◆ **Exercise**
Nothing but the line containing "Researchers investigated the" and the lines after it in the entries below should appear, each repeated exactly.

◆ **Dataset extract**
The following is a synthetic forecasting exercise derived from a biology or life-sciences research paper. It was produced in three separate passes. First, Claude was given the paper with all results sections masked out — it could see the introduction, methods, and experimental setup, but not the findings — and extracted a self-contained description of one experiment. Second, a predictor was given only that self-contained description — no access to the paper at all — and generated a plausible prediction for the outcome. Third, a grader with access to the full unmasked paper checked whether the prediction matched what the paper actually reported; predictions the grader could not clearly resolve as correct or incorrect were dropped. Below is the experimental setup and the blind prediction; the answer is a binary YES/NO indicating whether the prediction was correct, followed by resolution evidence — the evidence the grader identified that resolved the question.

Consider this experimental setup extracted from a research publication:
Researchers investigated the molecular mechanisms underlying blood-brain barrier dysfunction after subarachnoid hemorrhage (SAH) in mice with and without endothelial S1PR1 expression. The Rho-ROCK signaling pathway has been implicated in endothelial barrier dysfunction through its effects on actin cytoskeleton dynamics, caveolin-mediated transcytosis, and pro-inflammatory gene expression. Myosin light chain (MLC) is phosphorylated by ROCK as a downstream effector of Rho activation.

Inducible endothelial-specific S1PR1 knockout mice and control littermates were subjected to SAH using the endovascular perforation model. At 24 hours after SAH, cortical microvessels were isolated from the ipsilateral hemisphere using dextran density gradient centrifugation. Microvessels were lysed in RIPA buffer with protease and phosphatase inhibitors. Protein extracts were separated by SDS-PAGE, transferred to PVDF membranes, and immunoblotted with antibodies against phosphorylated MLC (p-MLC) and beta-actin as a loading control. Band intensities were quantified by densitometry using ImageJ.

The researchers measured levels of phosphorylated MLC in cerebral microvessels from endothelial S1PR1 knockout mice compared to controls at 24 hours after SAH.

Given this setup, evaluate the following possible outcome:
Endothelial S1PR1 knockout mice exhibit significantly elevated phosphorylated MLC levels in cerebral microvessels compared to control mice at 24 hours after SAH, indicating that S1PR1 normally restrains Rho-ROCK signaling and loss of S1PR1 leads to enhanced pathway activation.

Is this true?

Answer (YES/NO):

◆ **Written answer**
Researchers investigated the molecular mechanisms underlying blood-brain barrier dysfunction after subarachnoid hemorrhage (SAH) in mice with and without endothelial S1PR1 expression. The Rho-ROCK signaling pathway has been implicated in endothelial barrier dysfunction through its effects on actin cytoskeleton dynamics, caveolin-mediated transcytosis, and pro-inflammatory gene expression. Myosin light chain (MLC) is phosphorylated by ROCK as a downstream effector of Rho activation.

Inducible endothelial-specific S1PR1 knockout mice and control littermates were subjected to SAH using the endovascular perforation model. At 24 hours after SAH, cortical microvessels were isolated from the ipsilateral hemisphere using dextran density gradient centrifugation. Microvessels were lysed in RIPA buffer with protease and phosphatase inhibitors. Protein extracts were separated by SDS-PAGE, transferred to PVDF membranes, and immunoblotted with antibodies against phosphorylated MLC (p-MLC) and beta-actin as a loading control. Band intensities were quantified by densitometry using ImageJ.

The researchers measured levels of phosphorylated MLC in cerebral microvessels from endothelial S1PR1 knockout mice compared to controls at 24 hours after SAH.

Given this setup, evaluate the following possible outcome:
Endothelial S1PR1 knockout mice exhibit significantly elevated phosphorylated MLC levels in cerebral microvessels compared to control mice at 24 hours after SAH, indicating that S1PR1 normally restrains Rho-ROCK signaling and loss of S1PR1 leads to enhanced pathway activation.

Is this true?

Answer (YES/NO):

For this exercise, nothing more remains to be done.